After Navara had made it to Stoneset, she had fallen in love with the blacksmith and become the town medic. If Hallie hadn’t known Navara’s lineage, her life’s tale would have seemed no less ordinary than any of the women Hallie had grown up with in Stoneset.

The remaining journals were dominated by logs of Navara’s patients and their ailments. A few pages here and there detailed her day-to-day feelings. A few included her hopes and dreams—the wish that her son and his wife would decide to have children soon made frequent appearances.

But the final journal was written in Yalven, and Hallie had only been able to translate half of the first page. The dialect wasodd. However, what little she’d translated proved to be rather grim.

Navara’s son had contracted what was colloquially known in the Nardens asThe Fogs. The disease was common among Zuprium miners, a deterioration of the mind that worsened the more one was exposed to the raw metal. Leading medical professionals in Kyvena had theories about why this was so, but none of them seemed substantial.

Though Stoneset’s medic had treated several cases of it in Hallie’s childhood—or managed them, rather, seeing as there was no cure—since Navara’s time, the disease had decreased slightly thanks to new regulations. Every male was still required to do some work in the mines, but on rotations. Niels had decided to volunteer before his assigned time because his family had needed the money.

Jack had never worked the mines, but he’d still died in one.

Regardless, Navara’s final journal read like a descent into madness, even if she hadn’t worked the mines and contracted The Fogs herself.

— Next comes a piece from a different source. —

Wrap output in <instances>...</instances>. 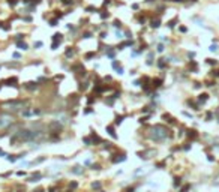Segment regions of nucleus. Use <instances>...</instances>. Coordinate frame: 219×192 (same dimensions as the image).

Maybe treating it so long had affected her somehow, and the final straw had been her son succumbing to the disease—Hallie’s grandfather, a man she’d never met.

Perhaps that proximal madness was why Navara hadn’t been successful in finding a cure.

Hallie looked back at the flash portrait once more before setting it back on the crate. Half the reason her parents had saved so fastidiously for years was so that Jack would never have to do time in the mines. Hallie would’ve gotten married young to Niels and prayed he deteriorated slowly enough for them to have a long and comfortable life together. It affected everyone differently, after all; some would not fall prey to it for decades, while others would succumb in weeks. It was a game of chance; a horrid one, but a reality of the life they lived.

Hallie eyed her pack, where the journals were tucked away. Papa had told her that the end of Navara’s life hadn’t been pretty. From what she could tell, he’d been right.

Her great-grandmother was supposed to inherit this power, not Hallie. She hadn’t had a choice—she’d been forced to take it from the Lord Elder. Like the miners didn’t have a choice but to poison themselves to protect their families.

Was this her version of The Fogs, her mind deteriorating thanks to something she hadn’t chosen? Had running from her fate only made the ending of her life so much worse?

Either way, Hallie had been holed up in Papa’s tent for three days with only her past, her thoughts, and a dead woman’s inked ramblings for company. If she wasn’t mad already, it couldn’t be far off.